**What you have to do**
Report the lines of the data below that contain the string "resting".

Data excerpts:
-*-

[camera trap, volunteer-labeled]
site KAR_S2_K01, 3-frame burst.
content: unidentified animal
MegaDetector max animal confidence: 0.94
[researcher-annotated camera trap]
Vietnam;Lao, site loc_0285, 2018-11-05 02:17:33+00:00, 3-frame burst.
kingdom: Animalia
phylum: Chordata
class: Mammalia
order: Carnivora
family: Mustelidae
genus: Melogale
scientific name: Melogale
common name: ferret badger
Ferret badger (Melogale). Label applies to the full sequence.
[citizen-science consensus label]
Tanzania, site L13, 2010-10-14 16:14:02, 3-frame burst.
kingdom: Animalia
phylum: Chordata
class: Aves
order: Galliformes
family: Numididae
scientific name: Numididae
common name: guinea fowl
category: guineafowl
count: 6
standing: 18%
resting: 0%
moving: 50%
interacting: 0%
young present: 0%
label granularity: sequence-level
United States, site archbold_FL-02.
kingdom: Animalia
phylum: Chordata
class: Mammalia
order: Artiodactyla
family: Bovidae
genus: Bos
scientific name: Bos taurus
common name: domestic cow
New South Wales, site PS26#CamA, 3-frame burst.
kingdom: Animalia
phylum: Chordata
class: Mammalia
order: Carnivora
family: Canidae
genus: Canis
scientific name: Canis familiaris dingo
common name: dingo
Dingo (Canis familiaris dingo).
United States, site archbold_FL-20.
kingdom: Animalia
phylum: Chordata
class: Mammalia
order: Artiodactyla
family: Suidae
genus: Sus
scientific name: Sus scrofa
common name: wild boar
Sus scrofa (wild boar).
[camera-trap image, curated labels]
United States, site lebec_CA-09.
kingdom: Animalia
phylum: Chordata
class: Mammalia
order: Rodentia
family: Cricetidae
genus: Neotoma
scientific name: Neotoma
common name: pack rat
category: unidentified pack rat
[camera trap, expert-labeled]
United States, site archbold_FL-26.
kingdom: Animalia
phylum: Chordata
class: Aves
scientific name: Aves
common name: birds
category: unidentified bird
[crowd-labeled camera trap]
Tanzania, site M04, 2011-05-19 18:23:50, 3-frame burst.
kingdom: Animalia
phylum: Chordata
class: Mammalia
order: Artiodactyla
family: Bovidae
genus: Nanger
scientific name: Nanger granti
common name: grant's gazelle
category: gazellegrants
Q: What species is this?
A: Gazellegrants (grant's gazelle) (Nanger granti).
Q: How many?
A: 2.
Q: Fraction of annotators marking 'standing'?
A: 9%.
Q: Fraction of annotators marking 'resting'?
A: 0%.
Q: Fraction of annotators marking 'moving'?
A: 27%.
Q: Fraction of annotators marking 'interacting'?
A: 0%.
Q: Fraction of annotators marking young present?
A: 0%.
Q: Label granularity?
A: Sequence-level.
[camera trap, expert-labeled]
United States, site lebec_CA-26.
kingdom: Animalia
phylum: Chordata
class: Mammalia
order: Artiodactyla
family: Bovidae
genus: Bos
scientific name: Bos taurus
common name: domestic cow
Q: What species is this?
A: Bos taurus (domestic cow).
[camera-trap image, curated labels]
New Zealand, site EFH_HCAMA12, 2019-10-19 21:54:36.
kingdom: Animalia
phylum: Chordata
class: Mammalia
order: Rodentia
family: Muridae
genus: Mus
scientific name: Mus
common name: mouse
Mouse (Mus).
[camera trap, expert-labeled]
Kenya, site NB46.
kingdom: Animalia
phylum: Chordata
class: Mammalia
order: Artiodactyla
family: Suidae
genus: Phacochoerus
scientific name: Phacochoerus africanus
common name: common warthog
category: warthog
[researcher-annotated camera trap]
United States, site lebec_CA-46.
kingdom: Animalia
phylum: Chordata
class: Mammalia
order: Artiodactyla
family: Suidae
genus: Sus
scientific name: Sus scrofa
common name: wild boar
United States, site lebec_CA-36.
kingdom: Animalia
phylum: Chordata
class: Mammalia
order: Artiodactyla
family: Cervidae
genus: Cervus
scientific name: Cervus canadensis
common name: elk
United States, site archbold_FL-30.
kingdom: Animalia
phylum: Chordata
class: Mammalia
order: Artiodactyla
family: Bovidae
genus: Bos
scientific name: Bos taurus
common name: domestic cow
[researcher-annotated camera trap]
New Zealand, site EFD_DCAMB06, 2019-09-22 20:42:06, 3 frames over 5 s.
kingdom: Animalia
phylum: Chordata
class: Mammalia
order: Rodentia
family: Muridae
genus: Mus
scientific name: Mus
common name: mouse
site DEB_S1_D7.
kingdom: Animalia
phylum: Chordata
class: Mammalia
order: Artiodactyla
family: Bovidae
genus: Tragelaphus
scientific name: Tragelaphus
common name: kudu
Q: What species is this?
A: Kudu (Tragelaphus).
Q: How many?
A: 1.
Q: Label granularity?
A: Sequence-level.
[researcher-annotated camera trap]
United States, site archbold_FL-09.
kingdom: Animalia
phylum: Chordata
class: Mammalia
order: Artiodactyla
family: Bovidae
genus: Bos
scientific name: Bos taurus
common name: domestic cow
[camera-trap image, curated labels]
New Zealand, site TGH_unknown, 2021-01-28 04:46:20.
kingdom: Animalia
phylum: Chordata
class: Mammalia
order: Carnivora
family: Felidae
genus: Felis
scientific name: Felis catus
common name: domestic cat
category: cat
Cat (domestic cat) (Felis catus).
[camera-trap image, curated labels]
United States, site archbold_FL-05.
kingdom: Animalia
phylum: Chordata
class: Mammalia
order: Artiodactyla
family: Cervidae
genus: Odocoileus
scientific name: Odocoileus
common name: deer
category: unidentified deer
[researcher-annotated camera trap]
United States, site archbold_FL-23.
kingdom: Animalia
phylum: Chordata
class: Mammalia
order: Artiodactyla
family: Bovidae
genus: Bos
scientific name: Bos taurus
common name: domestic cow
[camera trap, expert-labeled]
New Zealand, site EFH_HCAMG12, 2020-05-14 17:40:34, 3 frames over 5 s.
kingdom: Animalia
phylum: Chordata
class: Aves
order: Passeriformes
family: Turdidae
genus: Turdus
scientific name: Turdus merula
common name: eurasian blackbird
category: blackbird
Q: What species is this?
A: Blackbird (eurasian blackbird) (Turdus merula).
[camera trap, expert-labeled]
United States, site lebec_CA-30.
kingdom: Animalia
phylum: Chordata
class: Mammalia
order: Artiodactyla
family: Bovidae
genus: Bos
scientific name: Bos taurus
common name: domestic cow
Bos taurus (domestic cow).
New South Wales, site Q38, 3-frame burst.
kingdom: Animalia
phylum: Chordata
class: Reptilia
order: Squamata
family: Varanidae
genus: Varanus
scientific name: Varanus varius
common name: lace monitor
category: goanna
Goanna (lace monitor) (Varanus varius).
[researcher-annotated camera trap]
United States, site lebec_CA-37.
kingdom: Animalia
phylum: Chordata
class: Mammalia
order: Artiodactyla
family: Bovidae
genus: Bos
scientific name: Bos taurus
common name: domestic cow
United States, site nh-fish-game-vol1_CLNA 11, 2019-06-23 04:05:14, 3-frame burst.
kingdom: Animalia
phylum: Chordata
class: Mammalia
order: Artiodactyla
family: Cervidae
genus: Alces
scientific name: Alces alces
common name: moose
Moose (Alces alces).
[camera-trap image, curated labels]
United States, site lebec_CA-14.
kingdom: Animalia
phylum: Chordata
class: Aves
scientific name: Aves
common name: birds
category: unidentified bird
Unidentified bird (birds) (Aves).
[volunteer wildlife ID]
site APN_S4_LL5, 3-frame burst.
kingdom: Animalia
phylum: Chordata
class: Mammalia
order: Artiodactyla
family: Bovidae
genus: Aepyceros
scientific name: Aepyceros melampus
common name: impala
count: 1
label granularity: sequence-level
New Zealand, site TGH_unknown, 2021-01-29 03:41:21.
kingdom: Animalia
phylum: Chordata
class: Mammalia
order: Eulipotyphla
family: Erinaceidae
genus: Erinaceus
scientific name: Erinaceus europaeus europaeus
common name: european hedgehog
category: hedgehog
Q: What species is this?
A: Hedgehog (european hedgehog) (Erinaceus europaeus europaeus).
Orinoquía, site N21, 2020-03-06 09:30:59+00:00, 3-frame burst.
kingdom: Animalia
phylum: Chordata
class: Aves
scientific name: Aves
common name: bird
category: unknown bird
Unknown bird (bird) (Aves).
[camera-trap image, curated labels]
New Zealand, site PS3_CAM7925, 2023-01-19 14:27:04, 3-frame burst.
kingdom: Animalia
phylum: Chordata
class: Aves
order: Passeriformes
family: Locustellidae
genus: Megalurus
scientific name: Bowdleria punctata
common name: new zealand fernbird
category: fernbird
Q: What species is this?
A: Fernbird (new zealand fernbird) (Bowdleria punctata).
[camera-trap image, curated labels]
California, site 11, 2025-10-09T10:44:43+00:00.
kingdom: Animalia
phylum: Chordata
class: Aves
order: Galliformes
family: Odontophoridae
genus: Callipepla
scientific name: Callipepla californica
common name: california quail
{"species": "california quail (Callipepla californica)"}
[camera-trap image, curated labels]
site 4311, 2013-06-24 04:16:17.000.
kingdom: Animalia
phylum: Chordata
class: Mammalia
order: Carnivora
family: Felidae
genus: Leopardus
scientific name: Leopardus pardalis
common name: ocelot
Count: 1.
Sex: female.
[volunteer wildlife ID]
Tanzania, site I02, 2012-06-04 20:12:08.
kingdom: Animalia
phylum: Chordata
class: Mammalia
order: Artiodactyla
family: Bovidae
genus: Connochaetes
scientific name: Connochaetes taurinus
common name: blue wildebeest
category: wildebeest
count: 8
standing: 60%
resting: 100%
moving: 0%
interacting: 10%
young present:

-*-

**Response to this task**
resting: 0%
Q: Fraction of annotators marking 'resting'?
resting: 100%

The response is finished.